• _Teks Bacaan_
Suap PLTU Riau: Eni Nyatakan “Fee” dari Kotjo Halal

Ilustrasi: Mantan Ketua DPR Setya Novanto dan pemegang saham Blakgold Natural Resources (BNR) Ltd Johanes Budisutrisno Kotjo bersaksi dalam sidang untuk terdakwa anggota Komisi VII DPR dari fraksi Partai Golkar Eni Maulani Saragih didakwa menerima suap senilai Rp4,75 miliar serta gratifikasi sejumlah Rp5,6 miliar dan 40 ribu dolar Singapura (sekitar Rp410 juta) di pengadilan tindak pidana korupsi (Tipikor) Jakarta, Selasa (18/12/2018)/Antara-Desca Lidya Natalia

Koran Sulindo – Anggota Komisi VII DPR non-aktif dari fraksi Partai Golkar Eni Maulani Saragih mengaku “fee” yang diterimanya dari pemegang saham Blakgold Natural Resources (BNR) Ltd Johanes Budisutrisno Kotjo halal, karena merupakan “fee” untuk agen.

“Tentang fee 2,5 persen memang dari CHEC (China Huadian Engineering Company).  Memang selalu disampaikan Pak Kotjo kalau ‘fee’ itu halal, legal, karena Pak Kotjo mendaftarkannya dengan pajak. Saya membantu karena saya yakin tak menyalahi aturan,” kata Eni, dalam sidang di pengadilan Tindak Pidana Korupsi (Tipikor) Jakarta, Selasa (18/12/2018), seperti dikutip antaranews.com.

Dalam kasus suap ini, Eni didakwa menerima suap senilai Rp4,75 miliar dari pemegang saham BNR Ltd Johanes Budisutrisno Kotjo serta gratifikasi sejumlah Rp5,6 miliar dan 40 ribu dolar Singapura (sekitar Rp410 juta) dari pengusaha yang bergerak di bidang energi dan tambang itu.

“Saya mengakui memang pemberian bantuan Pak Kotjo 4 kali ada Rp4 miliar-an. Tapi pemberian itu tak terkait PLTU. Semua pemberian itu ada tanda terimanya. Jadi saya tak sembunyi-sembunyi karena saya tidak menganggap itu suap.  Saya mengakui salah menerima pemberian dan saya sudah mengembalikan,” katanya.

“Fee” tersebut adalah imbalan dari pengurusan proyek “Independent Power Producer” (IPP) Pembangkit Listrik Tenaga Uap Mulut Tambang RIAU-1 (PLTU MT RIAU-1) antara PT Pembangkitan Jawa Bali Investasi (PT PJBI), Blackgold Natural Resources (BNR) Ltd dan China Huadian Engineering Company (CHEC), Ltd.

• _Cuplikan Data_
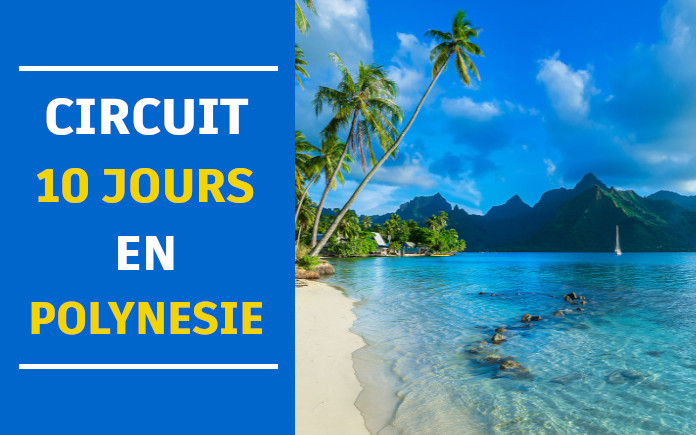 10 Jours polynesie francaise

• _Petunjuk_
**1)** Menurut teks bacaan, berapa persen besar fee dari CHEC yang disebut Eni di sidang?
**2)** Tolong tulis ulang bagian teks bacaan antara "Koran Sulindo –" dan "seperti dikutip antaranews.com.", termasuk keduanya, dengan mengganti "Pak Kotjo" menjadi "Johanes Kotjo".
**3)** Sebutkan semua jumlah uang dalam rupiah atau mata uang asing yang tercantum di teks bacaan.
Kerjakan hanya dengan berpegang pada teks bacaan.

• _Jawaban Tiap Tugas_
**1)** 2,5 persen.

**2)**
Koran Sulindo – Anggota Komisi VII DPR non-aktif dari fraksi Partai Golkar Eni Maulani Saragih mengaku “fee” yang diterimanya dari pemegang saham Blakgold Natural Resources (BNR) Ltd Johanes Budisutrisno Kotjo halal, karena merupakan “fee” untuk agen.

“Tentang fee 2,5 persen memang dari CHEC (China Huadian Engineering Company).  Memang selalu disampaikan Johanes Kotjo kalau ‘fee’ itu halal, legal, karena Johanes Kotjo mendaftarkannya dengan pajak. Saya membantu karena saya yakin tak menyalahi aturan,” kata Eni, dalam sidang di pengadilan Tindak Pidana Korupsi (Tipikor) Jakarta, Selasa (18/12/2018), seperti dikutip antaranews.com.

**3)** Rp4,75 miliar; Rp5,6 miliar; 40 ribu dolar Singapura; sekitar Rp410 juta; Rp4 miliar-an.